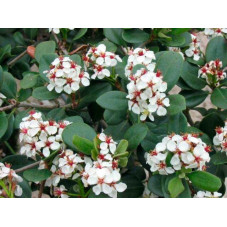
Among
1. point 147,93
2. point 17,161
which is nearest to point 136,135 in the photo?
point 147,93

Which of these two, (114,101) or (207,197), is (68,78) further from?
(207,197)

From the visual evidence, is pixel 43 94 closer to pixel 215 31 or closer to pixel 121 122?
* * *
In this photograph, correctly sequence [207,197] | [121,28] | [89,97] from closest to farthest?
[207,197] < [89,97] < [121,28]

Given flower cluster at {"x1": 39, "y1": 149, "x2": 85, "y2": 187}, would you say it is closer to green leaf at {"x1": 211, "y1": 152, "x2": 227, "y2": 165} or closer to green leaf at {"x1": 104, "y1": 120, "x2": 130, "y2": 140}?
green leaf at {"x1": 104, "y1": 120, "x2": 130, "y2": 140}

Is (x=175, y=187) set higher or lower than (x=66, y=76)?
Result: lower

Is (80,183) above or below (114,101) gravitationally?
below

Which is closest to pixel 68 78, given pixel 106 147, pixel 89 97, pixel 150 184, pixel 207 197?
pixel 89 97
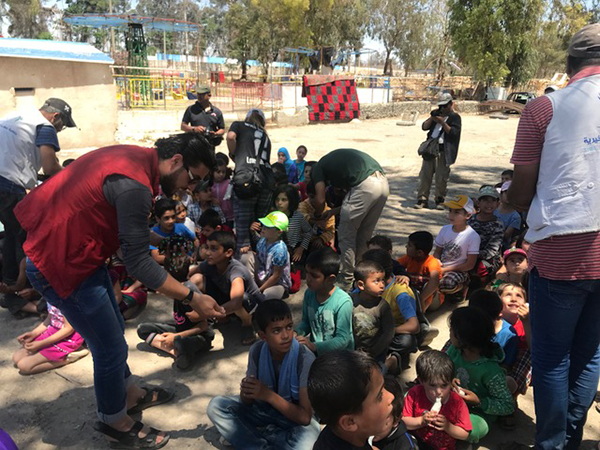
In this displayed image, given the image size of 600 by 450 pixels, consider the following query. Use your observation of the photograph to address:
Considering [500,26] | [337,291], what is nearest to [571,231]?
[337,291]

## [Your goal]
Pull out every line of the material above that contains the word "green", copying each one in full.

## [Solution]
Given flower cluster at {"x1": 39, "y1": 149, "x2": 85, "y2": 187}, would you say it is closer to green leaf at {"x1": 211, "y1": 152, "x2": 227, "y2": 165} or closer to green leaf at {"x1": 104, "y1": 120, "x2": 130, "y2": 140}?
green leaf at {"x1": 104, "y1": 120, "x2": 130, "y2": 140}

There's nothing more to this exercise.